Hotspot Security?

hi everyone. here's my first question. any help would be appreciated.

i have had to implement a wireless hotspot in my friends hotel a month or two before i planned. obviously, this hasn't allowed me the time to study up on the security of the hotspot.

the equipment we are using is:

AP's are colubris cn3200 with cn320 for repeaters switches are dell powerconnects 2724's which are managed router is draytek 2950 (their latest enterprise class)

access required is:

secure encrypted access for hotel lan & staff. easily implemented with mac & wpa. this goes to vlan1 which allows access to the hotels private lan and internet

guest access to just the internet. again, it is easily implemented using dhcp and a https logon with no mac or wep/wpa encryption. this goes to vlan2 which only allows access to the internet.

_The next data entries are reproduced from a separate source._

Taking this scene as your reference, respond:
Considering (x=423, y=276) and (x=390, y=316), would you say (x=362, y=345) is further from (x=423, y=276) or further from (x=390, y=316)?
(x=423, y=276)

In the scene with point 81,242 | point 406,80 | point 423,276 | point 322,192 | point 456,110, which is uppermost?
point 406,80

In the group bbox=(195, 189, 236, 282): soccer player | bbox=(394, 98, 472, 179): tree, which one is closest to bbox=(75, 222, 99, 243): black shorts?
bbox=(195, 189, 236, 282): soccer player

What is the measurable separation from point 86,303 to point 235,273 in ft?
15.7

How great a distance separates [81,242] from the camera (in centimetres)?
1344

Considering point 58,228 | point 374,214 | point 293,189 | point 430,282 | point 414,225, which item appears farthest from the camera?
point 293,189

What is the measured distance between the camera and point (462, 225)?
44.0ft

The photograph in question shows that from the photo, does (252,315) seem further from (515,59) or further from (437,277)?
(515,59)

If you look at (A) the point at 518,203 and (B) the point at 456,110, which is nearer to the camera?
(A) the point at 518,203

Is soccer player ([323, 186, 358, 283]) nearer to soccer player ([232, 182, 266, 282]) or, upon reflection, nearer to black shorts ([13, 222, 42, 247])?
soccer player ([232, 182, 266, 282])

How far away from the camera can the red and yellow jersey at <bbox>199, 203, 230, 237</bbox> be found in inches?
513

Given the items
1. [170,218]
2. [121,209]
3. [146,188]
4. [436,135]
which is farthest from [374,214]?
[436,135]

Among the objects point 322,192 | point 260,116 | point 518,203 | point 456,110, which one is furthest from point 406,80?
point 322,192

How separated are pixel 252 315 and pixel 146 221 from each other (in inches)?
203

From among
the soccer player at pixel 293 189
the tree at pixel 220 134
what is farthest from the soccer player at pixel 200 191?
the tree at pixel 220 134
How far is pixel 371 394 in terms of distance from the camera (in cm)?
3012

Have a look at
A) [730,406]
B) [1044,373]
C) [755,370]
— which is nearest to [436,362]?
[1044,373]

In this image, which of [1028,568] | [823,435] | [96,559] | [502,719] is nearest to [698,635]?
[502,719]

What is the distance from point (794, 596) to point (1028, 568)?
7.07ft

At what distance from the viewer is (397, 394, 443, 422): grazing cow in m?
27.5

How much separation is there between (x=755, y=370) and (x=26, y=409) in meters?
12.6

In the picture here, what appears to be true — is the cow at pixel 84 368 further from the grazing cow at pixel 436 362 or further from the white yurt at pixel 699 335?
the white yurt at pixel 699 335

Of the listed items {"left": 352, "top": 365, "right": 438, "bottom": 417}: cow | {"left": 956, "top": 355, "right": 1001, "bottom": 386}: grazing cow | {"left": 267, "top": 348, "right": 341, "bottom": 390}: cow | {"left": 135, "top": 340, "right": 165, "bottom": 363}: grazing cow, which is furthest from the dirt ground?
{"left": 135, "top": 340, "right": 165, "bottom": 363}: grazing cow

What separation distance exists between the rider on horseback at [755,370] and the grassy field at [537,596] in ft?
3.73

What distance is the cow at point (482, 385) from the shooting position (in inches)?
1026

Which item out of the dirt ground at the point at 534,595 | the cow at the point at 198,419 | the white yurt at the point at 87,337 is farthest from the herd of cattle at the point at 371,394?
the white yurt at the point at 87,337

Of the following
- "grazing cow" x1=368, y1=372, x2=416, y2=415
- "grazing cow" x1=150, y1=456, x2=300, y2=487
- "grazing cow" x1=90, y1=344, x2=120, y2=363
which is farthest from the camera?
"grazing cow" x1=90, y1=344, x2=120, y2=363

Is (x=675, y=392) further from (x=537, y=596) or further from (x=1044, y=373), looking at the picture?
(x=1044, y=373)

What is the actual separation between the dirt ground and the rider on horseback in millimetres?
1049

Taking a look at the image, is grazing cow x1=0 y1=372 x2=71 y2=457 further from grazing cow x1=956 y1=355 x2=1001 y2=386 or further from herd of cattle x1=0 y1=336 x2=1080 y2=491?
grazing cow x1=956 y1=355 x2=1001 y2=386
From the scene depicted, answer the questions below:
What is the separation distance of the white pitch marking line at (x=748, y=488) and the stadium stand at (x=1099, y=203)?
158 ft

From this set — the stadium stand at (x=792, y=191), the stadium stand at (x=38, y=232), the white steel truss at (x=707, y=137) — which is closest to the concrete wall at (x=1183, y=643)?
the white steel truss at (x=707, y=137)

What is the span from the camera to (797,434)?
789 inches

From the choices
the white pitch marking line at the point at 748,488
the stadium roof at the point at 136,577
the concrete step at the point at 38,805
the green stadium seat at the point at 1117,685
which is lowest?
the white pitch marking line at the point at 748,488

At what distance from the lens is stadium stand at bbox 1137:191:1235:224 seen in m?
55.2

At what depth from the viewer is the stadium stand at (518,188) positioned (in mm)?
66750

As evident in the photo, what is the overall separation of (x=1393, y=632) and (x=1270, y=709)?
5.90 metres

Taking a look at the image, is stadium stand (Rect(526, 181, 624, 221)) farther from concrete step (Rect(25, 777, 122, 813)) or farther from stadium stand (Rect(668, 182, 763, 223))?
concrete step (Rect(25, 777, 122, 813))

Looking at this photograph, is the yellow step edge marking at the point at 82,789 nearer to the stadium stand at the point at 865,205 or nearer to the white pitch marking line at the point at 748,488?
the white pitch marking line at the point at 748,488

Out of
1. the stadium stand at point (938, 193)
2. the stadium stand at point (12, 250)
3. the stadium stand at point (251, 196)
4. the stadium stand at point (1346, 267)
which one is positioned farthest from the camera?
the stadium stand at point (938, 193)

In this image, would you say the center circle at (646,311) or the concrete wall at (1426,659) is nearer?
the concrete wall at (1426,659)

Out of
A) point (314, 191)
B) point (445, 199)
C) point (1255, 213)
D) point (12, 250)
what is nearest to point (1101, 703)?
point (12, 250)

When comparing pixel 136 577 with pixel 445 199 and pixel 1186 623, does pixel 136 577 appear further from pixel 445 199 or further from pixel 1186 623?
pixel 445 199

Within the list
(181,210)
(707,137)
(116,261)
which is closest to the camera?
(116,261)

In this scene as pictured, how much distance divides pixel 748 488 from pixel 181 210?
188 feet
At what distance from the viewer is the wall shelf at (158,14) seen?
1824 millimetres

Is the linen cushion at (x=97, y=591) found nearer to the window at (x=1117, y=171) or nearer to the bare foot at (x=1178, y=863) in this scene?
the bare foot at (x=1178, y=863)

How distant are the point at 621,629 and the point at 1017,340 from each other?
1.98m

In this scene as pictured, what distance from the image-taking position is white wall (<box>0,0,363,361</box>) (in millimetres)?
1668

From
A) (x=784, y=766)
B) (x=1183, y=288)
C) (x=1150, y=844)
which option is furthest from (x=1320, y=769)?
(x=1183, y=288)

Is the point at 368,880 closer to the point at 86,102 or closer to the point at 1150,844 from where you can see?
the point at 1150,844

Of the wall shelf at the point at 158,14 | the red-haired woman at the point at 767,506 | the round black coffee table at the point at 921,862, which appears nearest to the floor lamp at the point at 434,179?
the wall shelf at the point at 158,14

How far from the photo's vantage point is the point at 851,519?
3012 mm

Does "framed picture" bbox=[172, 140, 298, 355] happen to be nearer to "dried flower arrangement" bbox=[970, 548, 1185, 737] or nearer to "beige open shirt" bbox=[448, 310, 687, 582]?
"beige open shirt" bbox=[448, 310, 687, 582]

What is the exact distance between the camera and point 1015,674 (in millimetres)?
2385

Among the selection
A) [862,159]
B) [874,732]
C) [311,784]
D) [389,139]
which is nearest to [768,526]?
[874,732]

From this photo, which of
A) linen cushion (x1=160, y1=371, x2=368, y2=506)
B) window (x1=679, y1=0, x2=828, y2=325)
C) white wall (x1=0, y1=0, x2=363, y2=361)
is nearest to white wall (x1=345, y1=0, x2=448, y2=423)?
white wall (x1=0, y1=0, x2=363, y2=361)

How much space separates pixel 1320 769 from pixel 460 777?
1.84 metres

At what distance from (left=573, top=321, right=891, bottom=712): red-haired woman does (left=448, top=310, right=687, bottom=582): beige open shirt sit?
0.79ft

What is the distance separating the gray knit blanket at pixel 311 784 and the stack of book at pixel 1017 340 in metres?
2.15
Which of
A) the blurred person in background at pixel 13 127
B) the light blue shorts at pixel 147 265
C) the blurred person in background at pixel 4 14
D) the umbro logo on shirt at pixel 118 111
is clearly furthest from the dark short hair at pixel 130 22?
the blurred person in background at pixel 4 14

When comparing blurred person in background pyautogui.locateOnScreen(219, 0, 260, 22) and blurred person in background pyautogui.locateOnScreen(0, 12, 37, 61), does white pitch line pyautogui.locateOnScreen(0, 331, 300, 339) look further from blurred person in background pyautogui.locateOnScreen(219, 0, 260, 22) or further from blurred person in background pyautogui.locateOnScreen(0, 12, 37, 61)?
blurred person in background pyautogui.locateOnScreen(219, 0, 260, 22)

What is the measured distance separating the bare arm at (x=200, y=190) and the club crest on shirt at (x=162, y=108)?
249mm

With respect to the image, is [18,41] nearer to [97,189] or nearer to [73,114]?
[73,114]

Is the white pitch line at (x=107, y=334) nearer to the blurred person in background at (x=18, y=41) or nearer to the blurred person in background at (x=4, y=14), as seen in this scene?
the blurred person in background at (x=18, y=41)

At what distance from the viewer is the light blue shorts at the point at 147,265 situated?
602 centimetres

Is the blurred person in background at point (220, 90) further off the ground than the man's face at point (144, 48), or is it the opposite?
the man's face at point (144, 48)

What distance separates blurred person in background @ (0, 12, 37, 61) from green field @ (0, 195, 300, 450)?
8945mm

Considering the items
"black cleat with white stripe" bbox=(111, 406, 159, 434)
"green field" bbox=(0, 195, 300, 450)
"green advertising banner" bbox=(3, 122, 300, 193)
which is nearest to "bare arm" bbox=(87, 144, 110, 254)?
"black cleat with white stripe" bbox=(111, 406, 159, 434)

all of the above clients cannot talk to each other and can only talk to the access point itself. all AP's are firewalled.

the question then...... am i as secure as i can be?

------------------------------------------------------------------------ View this thread:

formatting link

Good hardware. Unfortunately, I'm only familiar with the switches.

Quite good or rather good enough. A few suggestions. Please note that security cannot be assumed and needs to be tested.

You don't appear to have a RADIUS server. Therefore the hotel staff machines are using a shared WPA-PSK key. The problem with shared keys is that they are easily leaked and/or recovered from the client machines. See:

for how it's done. If you don't have physical security, or suspect the staff may be leaking the key, I suggest you implement a RADIUS server. This will deliver a unique, one time, per session encryption key, instead of the common shared key.

MAC address filtering is a waste of time. MAC address are NOT encrypted and can therefore be sniffed. It doesn't take much work to extract a valid MAC address and use it.
VLAN's are a great way to isolate separate networks on shared media. Isolation is guaranteed, but needs to be tested. Run a sniffer, such as Ethereal or Wireshark on each network and see if any wrong MAC addresses are appearing on the wrong side of the VLAN. I had a misconfigured ethernet switch do something weird. It would correctly not pass normal traffic between VLAN's, but would pass broadcasts for some odd reason. I never could figure out why, so I just threw in a better switch.
Access Point isolation is mandatory for such a system. You apparently have that running. Again, you should verify that it's working. Simply not "seeing" other clients is not sufficient. Sniff the traffic and look for MAC addresses that don't belong on the VLAN segment.
I suggest you install some manner of SNMP traffic monitoring, probably at the router and the switches. Using MRTG or RRDTool, you'll get graphs that will give you some clue as to what "normal" traffic looks like. When something goes wrong, you can usually tell where and when something changed. You need this because nothing you mentioned is suitable for abuse detection or mitigation. I'll spare you my horror stories, but you do need to do something about detecting and isolating abuse and abusers.
The last time someone asked me about wireless security, I retorted that they really should be concerned about wired and physical security. They had bought the best wireless hardware but had left live ethernet ports all over the place, with no NAC security (network access control) or MS NAP (network access protection). I left the ports live, but implement NAC. Does the hotel have any customer accessible open ethernet ports? Most do.
My guess(tm) is that you haven't enabled any QoS or bandwidth management features. Without QoS or BW, one user can monopolize the entire system. At the least, you should reserve some dedicated bandwidth for the office to prevent the visitors from hogging it all.